## REQUIREMENT:
Retype the passage from the Crystal City article below that begins at the words "A+crystal+city" and ends after "around age 15.", matching its wording and punctuation precisely.

## PAGE EXCERPT:
:::
The independent newspaper of the University of Iowa community since 1868

The Daily Iowan

The independent newspaper of the University of Iowa community since 1868

The Daily Iowan

The independent newspaper of the University of Iowa community since 1868

The Daily Iowan

A crystal city

A+crystal+city

By Adam Buhck
[email protected]

Local folk/Americana group Crystal City will headline a show at 10 p.m. Friday at the Mill, 120 E. Burlington St. Acoustic-folk rocker Dan Tedesco and indie duo Field Division will support the group for the performance.

Crystal City is the brainchild of blue-collar singer/songwriter Dave Helmer. Helmer, who hails from Marshalltown, Iowa, has long been interested in music and discovered a passion for songwriting and performing in front of a crowd around age 15.

Prior to forming Crystal City, he did some touring with his high-school band, the Zoo and Helmer, a group he formed a few years later. Both bands eventually fizzled out because of shifting priorities and friends moving away.
:::
## SUPPLIED MATERIAL:
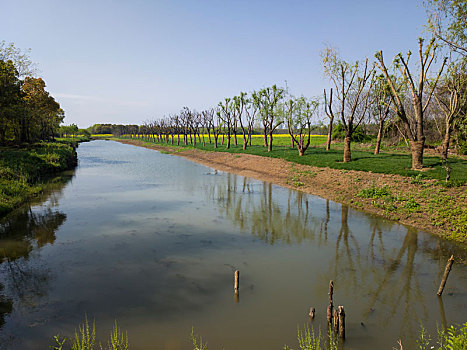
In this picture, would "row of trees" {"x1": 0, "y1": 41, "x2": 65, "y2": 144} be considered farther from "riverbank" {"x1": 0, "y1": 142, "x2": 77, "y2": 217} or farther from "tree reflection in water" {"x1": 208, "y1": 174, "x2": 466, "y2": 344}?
"tree reflection in water" {"x1": 208, "y1": 174, "x2": 466, "y2": 344}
:::
## CORRECT RESPONSE:
A+crystal+city

By Adam Buhck
[email protected]

Local folk/Americana group Crystal City will headline a show at 10 p.m. Friday at the Mill, 120 E. Burlington St. Acoustic-folk rocker Dan Tedesco and indie duo Field Division will support the group for the performance.

Crystal City is the brainchild of blue-collar singer/songwriter Dave Helmer. Helmer, who hails from Marshalltown, Iowa, has long been interested in music and discovered a passion for songwriting and performing in front of a crowd around age 15.